*Given passage*.
################

Submitted to: Plant and Animal Genome Conference
Publication Type: Abstract Only
Publication Acceptance Date: 1/11/2008
Publication Date: 1/11/2008
Citation: Garvin, D.F., Bolton, M.D., Kolmer, J.A. 2008. Comparative transcript profiling of race-specific and non-race specific leaf rust resistance in wheat [abstract]. Plant and Animal Genome Conference XVI, January 12-16, 2008, San Diego, California. p. 321.

Interpretive Summary:

Technical Abstract: Leaf rust caused by the fungal pathogen Puccinia triticina is a widespread disease of wheat. Race-specific leaf rust resistance genes have been used extensively to control leaf rust, but high levels of genetic variation in P. triticina often lead to rapid collapse in the effectiveness of these genes. In contrast, the leaf rust resistance gene Lr34 is unusual because it confers non-race specific resistance to P. triticina. This study sought to compare changes in gene expression associated with 1) a compatible interaction between wheat and P. triticina, 2) leaf rust resistance encoded by a typical race-specific resistance gene, and 3) race non-specific resistance. Thatcher wheat and near-isolines harboring either Lr1 or Lr34 were inoculated with P. triticina and transcript profiles were assessed at two timepoints using the Affymetrix wheat GeneChip. Genes upregulated in the Lr34 line included those encoding defense and stress-related proteins, secondary metabolism enzymes, and genes involved in transcriptional regulation and cellular signaling. Our results indicate that the Lr34-mediated defense response is energetically costly, based on coordinate upregulation of specific genes and pathways that provide a means of producing more ATP. In contrast, no genes were identified in Lr1-mediated resistance. In the compatible interaction, differentially expressed genes largely function in wide-ranging aspects of basic cellular metabolism. Thus, at the molecular level the modes of action of the leaf rust resistance genes Lr34 and Lr1 are distinctly different, as predicted by the distinct differences in their resistance phenotypes.

################

*Activity*.
Return the wheat leaf rust abstract word for word, from "Submitted to: Plant" to "California. p. 321.". The material that comes next is from a separate source.

################

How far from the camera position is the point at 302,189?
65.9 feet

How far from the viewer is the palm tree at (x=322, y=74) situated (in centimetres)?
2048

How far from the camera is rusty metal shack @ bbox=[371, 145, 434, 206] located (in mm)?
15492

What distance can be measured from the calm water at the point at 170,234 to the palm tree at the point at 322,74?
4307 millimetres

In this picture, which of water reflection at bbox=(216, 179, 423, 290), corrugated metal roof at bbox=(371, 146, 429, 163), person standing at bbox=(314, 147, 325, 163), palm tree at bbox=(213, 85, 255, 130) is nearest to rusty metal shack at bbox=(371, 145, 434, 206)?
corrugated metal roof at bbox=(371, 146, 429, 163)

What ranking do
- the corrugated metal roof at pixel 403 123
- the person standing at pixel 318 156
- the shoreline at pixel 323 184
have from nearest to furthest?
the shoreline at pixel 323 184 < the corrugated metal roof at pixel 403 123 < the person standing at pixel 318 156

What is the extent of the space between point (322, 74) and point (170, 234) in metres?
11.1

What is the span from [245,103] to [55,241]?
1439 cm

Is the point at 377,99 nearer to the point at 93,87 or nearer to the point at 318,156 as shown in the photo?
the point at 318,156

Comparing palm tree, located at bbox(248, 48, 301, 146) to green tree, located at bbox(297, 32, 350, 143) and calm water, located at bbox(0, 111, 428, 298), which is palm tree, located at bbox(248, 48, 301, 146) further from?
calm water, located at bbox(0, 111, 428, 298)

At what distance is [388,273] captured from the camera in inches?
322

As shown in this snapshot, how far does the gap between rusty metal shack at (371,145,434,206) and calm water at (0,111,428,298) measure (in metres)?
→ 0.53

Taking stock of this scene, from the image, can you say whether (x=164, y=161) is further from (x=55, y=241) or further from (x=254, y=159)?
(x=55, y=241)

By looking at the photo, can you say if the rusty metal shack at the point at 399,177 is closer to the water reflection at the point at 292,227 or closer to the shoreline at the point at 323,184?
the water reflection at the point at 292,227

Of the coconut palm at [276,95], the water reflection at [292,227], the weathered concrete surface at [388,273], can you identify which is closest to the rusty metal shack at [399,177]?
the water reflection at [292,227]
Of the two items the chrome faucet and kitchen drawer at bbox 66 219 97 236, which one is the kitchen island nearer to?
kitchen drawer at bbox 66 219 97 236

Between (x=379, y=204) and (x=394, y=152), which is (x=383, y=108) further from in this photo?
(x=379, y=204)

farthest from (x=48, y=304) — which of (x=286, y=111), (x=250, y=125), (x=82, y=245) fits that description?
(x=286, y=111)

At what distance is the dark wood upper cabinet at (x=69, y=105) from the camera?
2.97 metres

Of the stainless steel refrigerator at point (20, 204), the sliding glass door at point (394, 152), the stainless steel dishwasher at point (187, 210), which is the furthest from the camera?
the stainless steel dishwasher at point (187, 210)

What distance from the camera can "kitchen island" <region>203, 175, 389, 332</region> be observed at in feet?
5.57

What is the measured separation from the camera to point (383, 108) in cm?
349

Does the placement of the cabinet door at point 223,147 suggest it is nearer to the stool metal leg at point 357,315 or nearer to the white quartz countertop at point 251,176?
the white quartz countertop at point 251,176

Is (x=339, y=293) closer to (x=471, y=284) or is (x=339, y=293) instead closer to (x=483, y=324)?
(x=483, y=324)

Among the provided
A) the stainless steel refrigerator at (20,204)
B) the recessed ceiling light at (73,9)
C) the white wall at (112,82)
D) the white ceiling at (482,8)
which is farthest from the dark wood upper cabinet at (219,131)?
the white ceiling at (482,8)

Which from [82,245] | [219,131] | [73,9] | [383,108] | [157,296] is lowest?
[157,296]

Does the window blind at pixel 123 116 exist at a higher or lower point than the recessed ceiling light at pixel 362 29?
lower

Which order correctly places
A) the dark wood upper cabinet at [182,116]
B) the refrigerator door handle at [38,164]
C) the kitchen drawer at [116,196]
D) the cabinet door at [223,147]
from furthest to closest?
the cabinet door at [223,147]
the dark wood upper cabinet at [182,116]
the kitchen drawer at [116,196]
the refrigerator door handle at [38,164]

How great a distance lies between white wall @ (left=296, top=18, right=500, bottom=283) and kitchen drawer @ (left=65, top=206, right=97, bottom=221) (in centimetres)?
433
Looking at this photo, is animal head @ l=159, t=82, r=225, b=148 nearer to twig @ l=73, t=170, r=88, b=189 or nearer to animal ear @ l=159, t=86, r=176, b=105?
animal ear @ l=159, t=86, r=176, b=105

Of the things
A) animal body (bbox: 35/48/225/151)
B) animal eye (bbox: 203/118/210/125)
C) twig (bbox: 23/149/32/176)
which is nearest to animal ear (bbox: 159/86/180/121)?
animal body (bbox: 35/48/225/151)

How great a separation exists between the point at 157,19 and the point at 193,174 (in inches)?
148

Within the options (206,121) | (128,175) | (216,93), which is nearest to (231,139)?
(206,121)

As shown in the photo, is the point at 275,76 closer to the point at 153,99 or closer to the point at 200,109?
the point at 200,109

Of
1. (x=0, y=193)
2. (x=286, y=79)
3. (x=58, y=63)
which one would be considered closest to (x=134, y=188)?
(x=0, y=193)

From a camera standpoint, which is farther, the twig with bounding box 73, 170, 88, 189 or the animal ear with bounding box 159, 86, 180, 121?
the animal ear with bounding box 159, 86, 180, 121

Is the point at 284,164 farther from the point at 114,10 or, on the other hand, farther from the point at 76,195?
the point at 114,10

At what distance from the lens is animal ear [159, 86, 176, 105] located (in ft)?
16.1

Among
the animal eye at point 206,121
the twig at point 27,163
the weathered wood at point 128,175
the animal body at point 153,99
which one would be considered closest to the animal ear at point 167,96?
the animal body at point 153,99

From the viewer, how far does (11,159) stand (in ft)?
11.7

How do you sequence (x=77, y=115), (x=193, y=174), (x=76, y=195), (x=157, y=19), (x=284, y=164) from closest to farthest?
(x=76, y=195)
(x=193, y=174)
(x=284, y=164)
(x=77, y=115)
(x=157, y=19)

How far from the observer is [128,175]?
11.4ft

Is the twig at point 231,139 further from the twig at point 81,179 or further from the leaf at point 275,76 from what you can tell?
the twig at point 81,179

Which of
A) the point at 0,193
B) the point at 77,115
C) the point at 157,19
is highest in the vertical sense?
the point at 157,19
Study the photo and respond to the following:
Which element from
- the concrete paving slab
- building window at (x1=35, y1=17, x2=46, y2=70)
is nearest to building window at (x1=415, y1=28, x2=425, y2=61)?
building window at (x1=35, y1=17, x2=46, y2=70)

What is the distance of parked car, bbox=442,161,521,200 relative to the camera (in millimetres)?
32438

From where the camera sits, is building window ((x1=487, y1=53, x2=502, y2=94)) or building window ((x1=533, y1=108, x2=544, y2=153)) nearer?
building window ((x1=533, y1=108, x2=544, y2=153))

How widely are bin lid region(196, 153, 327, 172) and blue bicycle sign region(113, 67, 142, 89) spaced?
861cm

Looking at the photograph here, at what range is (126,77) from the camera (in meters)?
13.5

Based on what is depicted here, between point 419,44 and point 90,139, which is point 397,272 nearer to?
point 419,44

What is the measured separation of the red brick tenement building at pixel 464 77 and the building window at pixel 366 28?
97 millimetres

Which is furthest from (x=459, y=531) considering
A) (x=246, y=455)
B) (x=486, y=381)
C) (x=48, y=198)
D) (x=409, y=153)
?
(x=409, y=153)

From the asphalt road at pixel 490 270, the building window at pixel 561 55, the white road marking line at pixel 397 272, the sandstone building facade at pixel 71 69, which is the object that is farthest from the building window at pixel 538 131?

################

*The completed task*.
Submitted to: Plant and Animal Genome Conference
Publication Type: Abstract Only
Publication Acceptance Date: 1/11/2008
Publication Date: 1/11/2008
Citation: Garvin, D.F., Bolton, M.D., Kolmer, J.A. 2008. Comparative transcript profiling of race-specific and non-race specific leaf rust resistance in wheat [abstract]. Plant and Animal Genome Conference XVI, January 12-16, 2008, San Diego, California. p. 321.